1 assume cs:code, ds:data 2 3 data segment 4 x db 1, 9, 3 5 len1 equ $ - x 6 7 y dw 1, 9, 3 8 len2 equ $ - y ;$Is the offset address of the next data, Equivalent to the current offset value of the segment currently being assembled. 9 data ends 10 11 code segment 12 start: 13 mov ax, data 14 mov ds, ax 15 16 mov si, offset x 17 mov cx, len1 18 mov ah, 2 19 s1:mov dl, [si] 20 or dl, 30h 21 int 21h 22 23 mov dl, ' ' 24 int 21h 25 26 inc si 27 loop s1 28 29 mov ah, 2 30 mov dl, 0ah 31 int 21h 32 33 mov si, offset y 34 mov cx, len2/2 35 mov ah, 2 36 s2:mov dx, [si] 37 or dl, 30h 38 int 21h 39 40 mov dl, ' ' 41 int 21h 42 43 add si, 2 44 loop s2 45 46 mov ah, 4ch 47 int 21h 48 code ends 49 end start
Assemble and link the source program to get the executable program task1.exe. After running, combined with the running results, comments and necessary debug
Commissioning:
1. Understand the flexible use of operator offset, pseudo instruction equ and predefined symbol $.
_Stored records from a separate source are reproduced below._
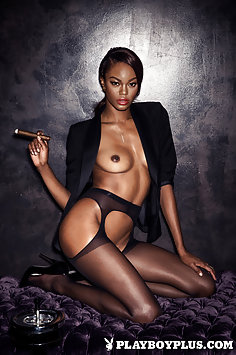 Playboy Playmate Eugena Washington smoking cigar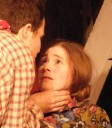 Jake (Chris Neville-Smith) grabbing Flora's neck. What a nice guy.
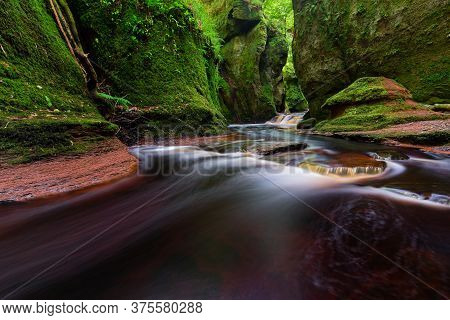 Small River With Red Water Flowing Through Finnich Glen Landscape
Continuous data items can be easily calculated through line5, line8 and data attributes (bytes, words, doublewords, etc.) of data items
Without manual counting.
Note *: the symbolic constants len1 and len2 do not occupy the memory space of the data segment
2. Answer questions
① line27, when the assembly instruction loop s1 jumps, it jumps according to the displacement. Check the machine code through debug disassembly and analyze the jump displacement? (the displacement value is answered in decimal) from the perspective of the CPU, explain how to calculate the offset address of the instruction after the jump label s1.
8-bit shift = address at label - the address of the first byte after the loop instruction
=001B-000D=27-13=14
② line44. When the assembly instruction loop s2 jumps, it jumps according to the displacement. Check the machine code through debug disassembly and analyze the jump displacement? (the displacement value is answered in decimal) from the perspective of the CPU, explain how to calculate the offset address of the instruction after the jump label s2.
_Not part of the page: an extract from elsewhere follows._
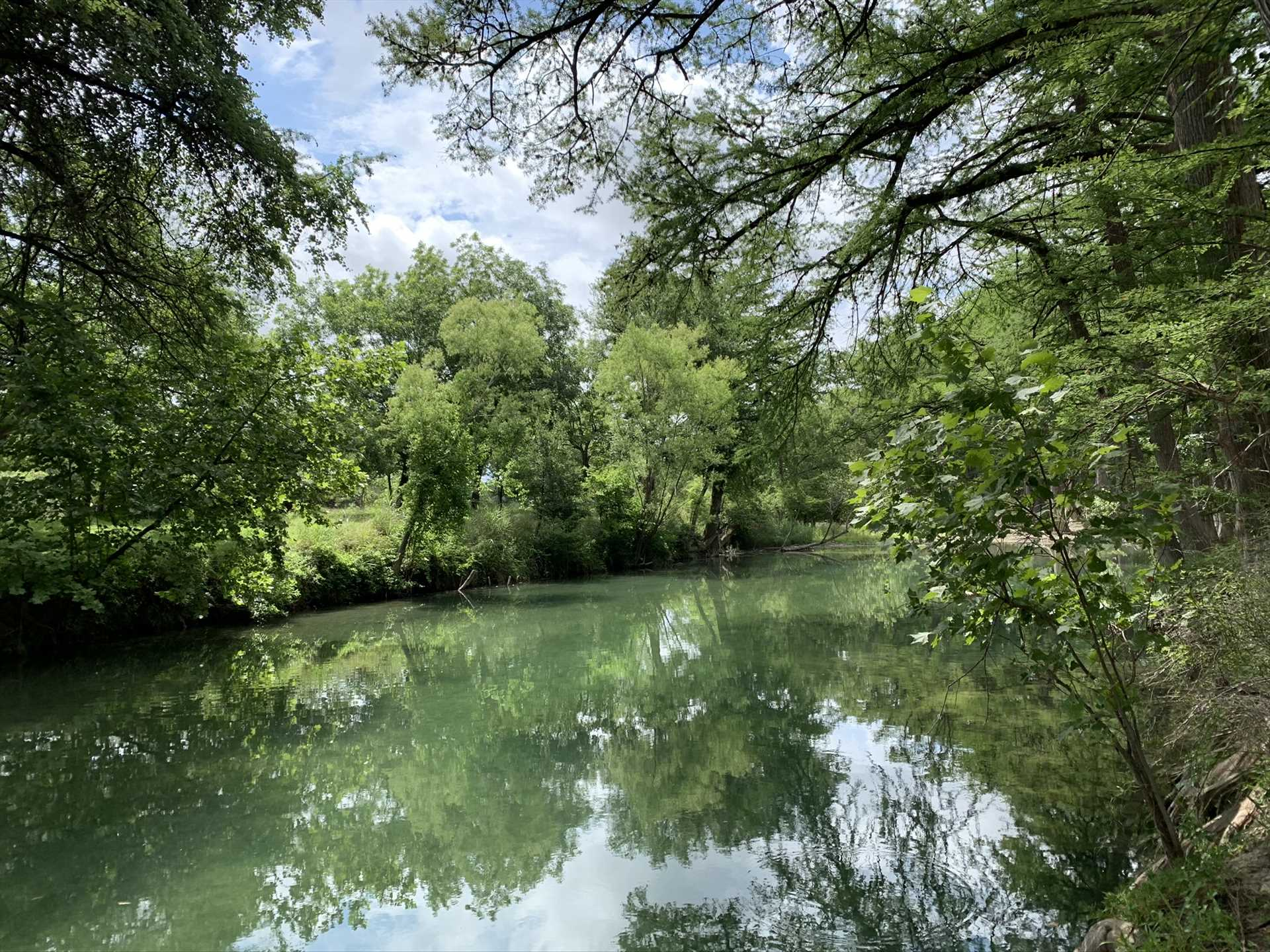 Can you see yourself tubing or swimming in this peaceful stretch of the river? We'd love to help put you there!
Displacement: 16=0039h-0029h=10h=16
Experiment 2
1 assume cs:code, ds:data 2 3 data segment 4 dw 200h, 0h, 230h, 0h 5 data ends 6 7 stack segment 8 db 16 dup(0) 9 stack ends 10 11 code segment 12 start: 13 mov ax, data 14 mov ds, ax 15 16 mov word ptr ds:[0], offset s1 17 mov word ptr ds:[2], offset s2 18 mov ds:[4], cs 19 20 mov ax, stack 21 mov ss, ax 22 mov sp, 16 23 24 call word ptr ds:[0] 25 s1: pop ax 26 27 call dword ptr ds:[2] 28 s2: pop bx 29 pop cx 30 31 mov ah, 4ch 32 int 21h 33 code ends 34 end start
① According to the jump principle of call instruction, it is analyzed theoretically that before the program executes to exit (line31), register (ax) =? Register (bx) =? Register (cx) =?
ax=0021 bx=0026 cx=076c
Ax refers to the IP when executing s1:pop ax instruction, bx refers to the IP when executing s2:pop bx instruction, and cx refers to the CS when executing s2:pop bx instruction.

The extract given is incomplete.